→ WHAT YOU WILL DO: Give the entries back exactly, dropping each image.

→ INFORMATION SUPPLIED:
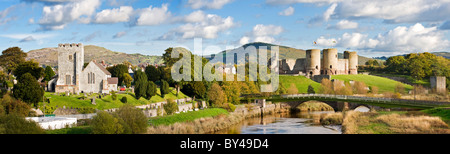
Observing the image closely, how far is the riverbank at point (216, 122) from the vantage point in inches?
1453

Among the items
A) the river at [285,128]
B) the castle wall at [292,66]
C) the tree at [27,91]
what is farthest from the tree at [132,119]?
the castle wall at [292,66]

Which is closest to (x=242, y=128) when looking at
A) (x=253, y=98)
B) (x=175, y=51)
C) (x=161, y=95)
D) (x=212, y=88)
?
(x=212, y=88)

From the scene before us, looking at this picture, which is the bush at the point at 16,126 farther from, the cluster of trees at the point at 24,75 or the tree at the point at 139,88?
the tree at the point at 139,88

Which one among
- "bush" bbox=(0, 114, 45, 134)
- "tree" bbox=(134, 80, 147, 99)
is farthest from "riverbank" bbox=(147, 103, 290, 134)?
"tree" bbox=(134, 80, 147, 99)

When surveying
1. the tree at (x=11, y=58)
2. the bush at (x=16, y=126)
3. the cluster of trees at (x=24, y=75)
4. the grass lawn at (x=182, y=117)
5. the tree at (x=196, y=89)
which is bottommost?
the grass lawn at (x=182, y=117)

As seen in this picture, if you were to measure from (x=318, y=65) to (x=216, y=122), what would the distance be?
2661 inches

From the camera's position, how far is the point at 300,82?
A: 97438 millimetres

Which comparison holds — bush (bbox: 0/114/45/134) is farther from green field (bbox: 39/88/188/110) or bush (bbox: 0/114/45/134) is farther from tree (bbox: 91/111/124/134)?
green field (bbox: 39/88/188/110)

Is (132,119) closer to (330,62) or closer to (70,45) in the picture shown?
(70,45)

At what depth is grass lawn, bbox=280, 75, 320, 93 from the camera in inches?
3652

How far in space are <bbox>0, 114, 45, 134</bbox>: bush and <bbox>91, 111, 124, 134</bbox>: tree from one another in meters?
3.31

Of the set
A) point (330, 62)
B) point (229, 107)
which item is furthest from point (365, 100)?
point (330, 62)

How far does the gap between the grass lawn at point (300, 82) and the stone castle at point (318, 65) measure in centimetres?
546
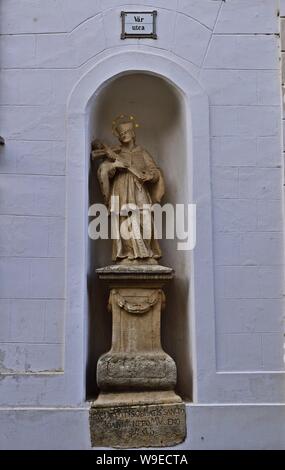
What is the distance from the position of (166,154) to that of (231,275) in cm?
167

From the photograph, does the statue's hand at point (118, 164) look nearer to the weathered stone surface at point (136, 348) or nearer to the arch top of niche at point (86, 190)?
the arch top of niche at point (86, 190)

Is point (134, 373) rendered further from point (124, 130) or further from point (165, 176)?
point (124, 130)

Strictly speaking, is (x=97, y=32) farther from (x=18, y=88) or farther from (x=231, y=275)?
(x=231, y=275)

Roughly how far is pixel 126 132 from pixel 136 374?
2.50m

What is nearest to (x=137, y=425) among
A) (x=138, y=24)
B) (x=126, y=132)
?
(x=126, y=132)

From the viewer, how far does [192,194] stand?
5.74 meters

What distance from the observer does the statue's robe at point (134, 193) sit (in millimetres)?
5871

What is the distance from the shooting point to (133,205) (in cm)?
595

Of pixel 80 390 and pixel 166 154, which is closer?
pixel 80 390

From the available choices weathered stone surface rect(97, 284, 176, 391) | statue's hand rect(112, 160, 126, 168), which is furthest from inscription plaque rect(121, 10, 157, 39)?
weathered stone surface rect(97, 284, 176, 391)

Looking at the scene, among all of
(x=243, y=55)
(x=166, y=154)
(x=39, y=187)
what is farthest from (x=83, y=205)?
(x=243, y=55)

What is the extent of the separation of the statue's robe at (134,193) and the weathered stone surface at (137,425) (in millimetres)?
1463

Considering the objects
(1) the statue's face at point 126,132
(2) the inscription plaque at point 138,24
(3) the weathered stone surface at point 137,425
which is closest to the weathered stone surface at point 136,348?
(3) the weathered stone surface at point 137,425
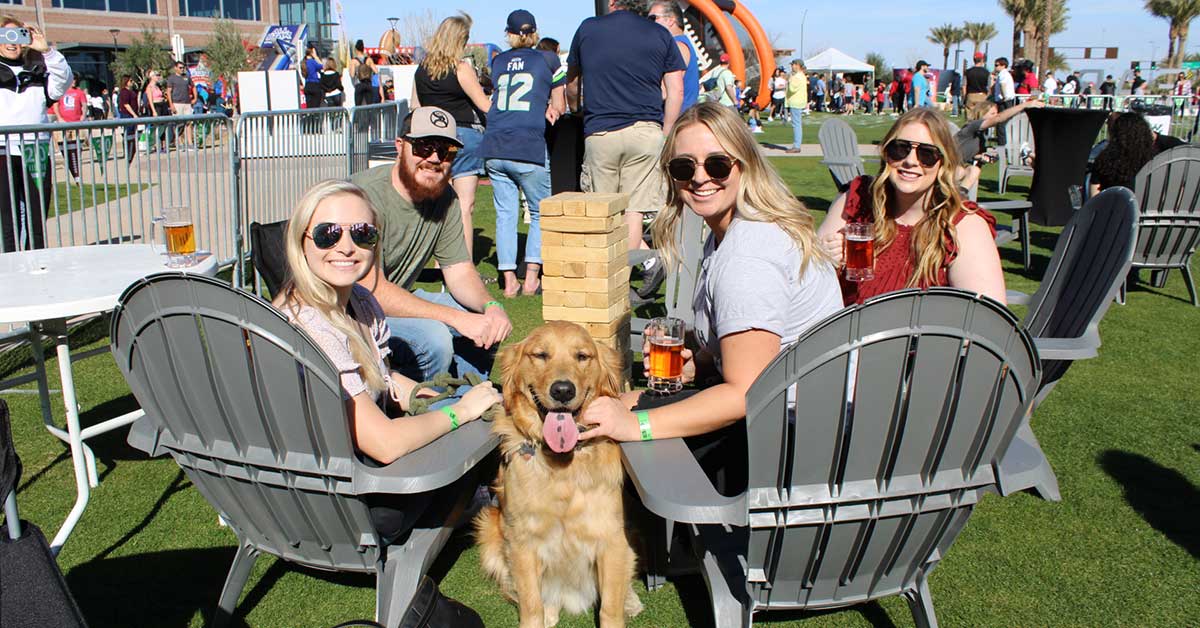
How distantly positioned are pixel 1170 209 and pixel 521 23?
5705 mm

→ FINISHED ANSWER:
Observing the image closely, how far is the riverbank at point (216, 122) from the vantage point in inches?
1453

Among the items
A) the river at [285,128]
B) the castle wall at [292,66]
C) the tree at [27,91]
what is farthest from the tree at [132,119]?
the castle wall at [292,66]

Which is closest to (x=242, y=128) when looking at
A) (x=253, y=98)
B) (x=175, y=51)
C) (x=161, y=95)
D) (x=212, y=88)
?
(x=212, y=88)

From the scene before us, looking at this picture, which is the bush at the point at 16,126 farther from, the cluster of trees at the point at 24,75 or the tree at the point at 139,88?
the tree at the point at 139,88

Which one among
- "bush" bbox=(0, 114, 45, 134)
- "tree" bbox=(134, 80, 147, 99)
is farthest from "riverbank" bbox=(147, 103, 290, 134)?
"tree" bbox=(134, 80, 147, 99)

When surveying
1. the tree at (x=11, y=58)
2. the bush at (x=16, y=126)
3. the cluster of trees at (x=24, y=75)
4. the grass lawn at (x=182, y=117)
5. the tree at (x=196, y=89)
which is bottommost?
the grass lawn at (x=182, y=117)

As seen in this picture, if you were to measure from (x=318, y=65) to (x=216, y=122), what would the distance be?
2661 inches

From the camera's position, how far is the point at 300,82?
A: 97438 millimetres

Which comparison holds — bush (bbox: 0/114/45/134) is farther from green field (bbox: 39/88/188/110) or bush (bbox: 0/114/45/134) is farther from tree (bbox: 91/111/124/134)?
green field (bbox: 39/88/188/110)

Is (132,119) closer to (330,62) or closer to (70,45) in the picture shown?
(70,45)

At what depth is grass lawn, bbox=280, 75, 320, 93 from the camera in inches?
3652

How far in space are <bbox>0, 114, 45, 134</bbox>: bush and <bbox>91, 111, 124, 134</bbox>: tree from one another in meters?
3.31

Of the set
A) point (330, 62)
B) point (229, 107)
which item is furthest from point (365, 100)?
point (330, 62)

How far does the gap between the grass lawn at point (300, 82) and the stone castle at point (318, 65) measure in centimetres?
546
What is the distance from the position of (166,154) to that of (231,275) in cm?
167

From the photograph, does the statue's hand at point (118, 164) look nearer to the weathered stone surface at point (136, 348) or nearer to the arch top of niche at point (86, 190)?
the arch top of niche at point (86, 190)

Is point (134, 373) rendered further from point (124, 130) or further from point (165, 176)?
point (124, 130)

Strictly speaking, is (x=97, y=32) farther from (x=18, y=88) or farther from (x=231, y=275)?
(x=231, y=275)

Roughly how far is pixel 126 132 from pixel 136 374?
2.50m

What is nearest to (x=137, y=425) among
A) (x=138, y=24)
B) (x=126, y=132)
?
(x=126, y=132)

From the viewer, how far does [192,194] stand?
5.74 meters

What distance from the observer does the statue's robe at point (134, 193) sit (in millimetres)?
5871

What is the distance from the shooting point to (133,205) (in cm)?
595

Of pixel 80 390 and pixel 166 154, which is closer?
pixel 80 390

From the available choices weathered stone surface rect(97, 284, 176, 391) | statue's hand rect(112, 160, 126, 168), which is furthest from inscription plaque rect(121, 10, 157, 39)?
weathered stone surface rect(97, 284, 176, 391)

Looking at the scene, among all of
(x=243, y=55)
(x=166, y=154)
(x=39, y=187)
what is farthest from (x=83, y=205)?
(x=243, y=55)

What is the extent of the separation of the statue's robe at (134,193) and the weathered stone surface at (137,425) (in millimetres)?
1463

Considering the objects
(1) the statue's face at point 126,132
(2) the inscription plaque at point 138,24
(3) the weathered stone surface at point 137,425
which is closest to the weathered stone surface at point 136,348?
(3) the weathered stone surface at point 137,425
How distantly positioned are pixel 1170 209 and pixel 521 23?
5705 mm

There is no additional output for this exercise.